You won't have to write a cell phone app with this approach.
Another nice thing is that you can easily perform over the air software updates with the ESP32. Very useful if you ESP32 board is embedded into a project and is actually much easier than connecting a USB cable.
The relevant libraries to use are up on github.
"ESPUI" - Provides web based controls, slide controls, switches, text input, etc...
"ESPOTA" = Wifi software updating
Both libraries provide excellent examples and are easy to use.
The downside with the Arduino IDE with ESP32 on WIndows is that it compiles slow. However it goes much faster under Linux, even inside a Virtual machine on Windows.
If you need more info give me a buzz.
Yeah I don't think I'm fitting one of those in a guitar amp!!
I'll have to do a lot more research into this topic before I actually implement a solution like this. Strapping random **** across the output of a OPT sounds like a brilliant way to set things on fire.
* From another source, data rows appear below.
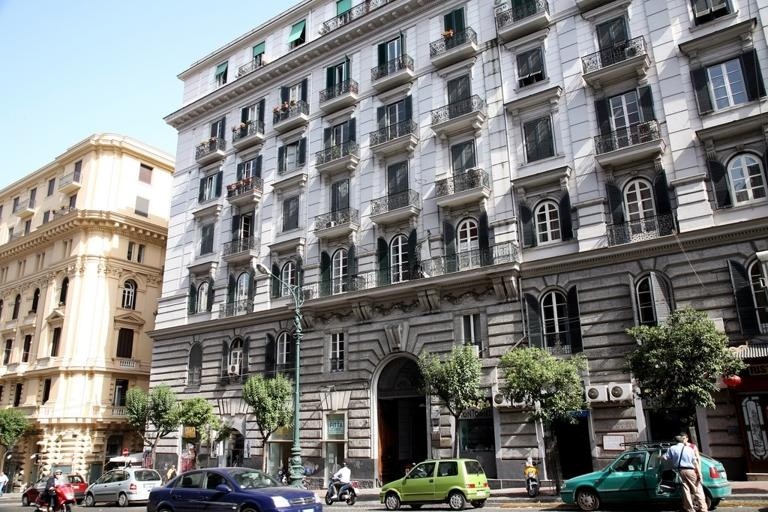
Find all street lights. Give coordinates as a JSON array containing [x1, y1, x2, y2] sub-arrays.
[[30, 452, 43, 481], [256, 264, 307, 490]]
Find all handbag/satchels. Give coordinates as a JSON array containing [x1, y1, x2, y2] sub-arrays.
[[671, 467, 683, 485]]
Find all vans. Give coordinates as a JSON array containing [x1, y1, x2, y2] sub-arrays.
[[84, 468, 163, 507]]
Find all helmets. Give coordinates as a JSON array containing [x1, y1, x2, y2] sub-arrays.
[[341, 462, 346, 467]]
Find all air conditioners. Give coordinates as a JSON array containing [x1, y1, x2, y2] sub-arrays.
[[494, 3, 509, 17], [636, 119, 658, 138], [460, 344, 480, 359], [624, 42, 643, 60], [465, 166, 482, 186], [492, 0, 508, 8], [706, 316, 726, 334], [228, 364, 240, 375], [491, 382, 635, 409]]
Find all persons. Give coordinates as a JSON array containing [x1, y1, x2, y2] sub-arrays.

That looks really promising alright. I do wonder about putting a wifi enabled microprocessor inside of a tube amp though, considering my general rule of thumb is to keep as much potential radio interference OUT of a signal path 🙂
Out of curiosity, what solutions have you implemented using this (the microcontroller) in the past?
"Yeah I don't think I'm fitting one of those in a guitar amp!!"
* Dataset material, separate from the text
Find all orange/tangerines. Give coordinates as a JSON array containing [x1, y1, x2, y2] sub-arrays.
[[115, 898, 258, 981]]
The green enclosure in the picture is the outer protective housing that a smaller beige box drops into. You don't put expensive electronics on a golf course and not expect them to be attacked by golf balls, golf carts, angry golfers that already have a club in their hands, and even alligators. Yes, gators on a golf course in Florida is not uncommon. Does lightning strike golf courses in Florida? Either way I was referring to the protection circuitry that I designed for the input board that connected to buried wiring on the golf course. Burnt boards were common.
"Strapping random **** across the output of a OPT sounds like a brilliant way to set things on fire."
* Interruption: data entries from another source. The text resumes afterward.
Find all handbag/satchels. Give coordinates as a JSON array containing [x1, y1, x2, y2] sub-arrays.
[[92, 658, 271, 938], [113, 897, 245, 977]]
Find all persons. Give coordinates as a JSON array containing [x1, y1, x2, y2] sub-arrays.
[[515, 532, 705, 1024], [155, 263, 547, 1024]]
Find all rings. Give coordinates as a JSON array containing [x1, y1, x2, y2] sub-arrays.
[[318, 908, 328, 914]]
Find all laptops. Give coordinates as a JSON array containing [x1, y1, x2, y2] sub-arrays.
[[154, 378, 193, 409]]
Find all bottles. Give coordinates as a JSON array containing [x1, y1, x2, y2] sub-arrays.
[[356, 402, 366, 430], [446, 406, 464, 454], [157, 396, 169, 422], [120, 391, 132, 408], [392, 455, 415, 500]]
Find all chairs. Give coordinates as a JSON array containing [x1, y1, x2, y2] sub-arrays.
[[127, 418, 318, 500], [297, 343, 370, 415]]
The key element in the protection scheme was the Gas Discharge Tube arrestor. These things are about the same size as a 2 watt carbon comp resistor, though a bit shorter. They can often survive a lightning strike even though the PC board that they were on didn't. They come in breakdown voltages from 75 volts to 3000 volts. The idea is to pick a voltage that will not be seen in normal (clipped, cranked to 11) operation, but below the breakdown voltage of the OPT. I doubt that a tube amp / OPT combo has enough stored energy to blow these things, but I will get some and find out. The issue arises from continuous operation in breakover where these devices will overheat. That's where the light sensor comes into play.
https://www.digikey.com/en/products/filter/gas-discharge-tube-arresters-gdt/142?
The green enclosure in the picture is the outer protective housing that a smaller beige box drops into. You don't put expensive electronics on a golf course and not expect them to be attacked by golf balls, golf carts, angry golfers that already have a club in their hands, and even alligators. Yes, gators on a golf course in Florida is not uncommon. Does lightning strike golf courses in Florida? Either way I was referring to the protection circuitry that I designed for the input board that connected to buried wiring on the golf course. Burnt boards were common.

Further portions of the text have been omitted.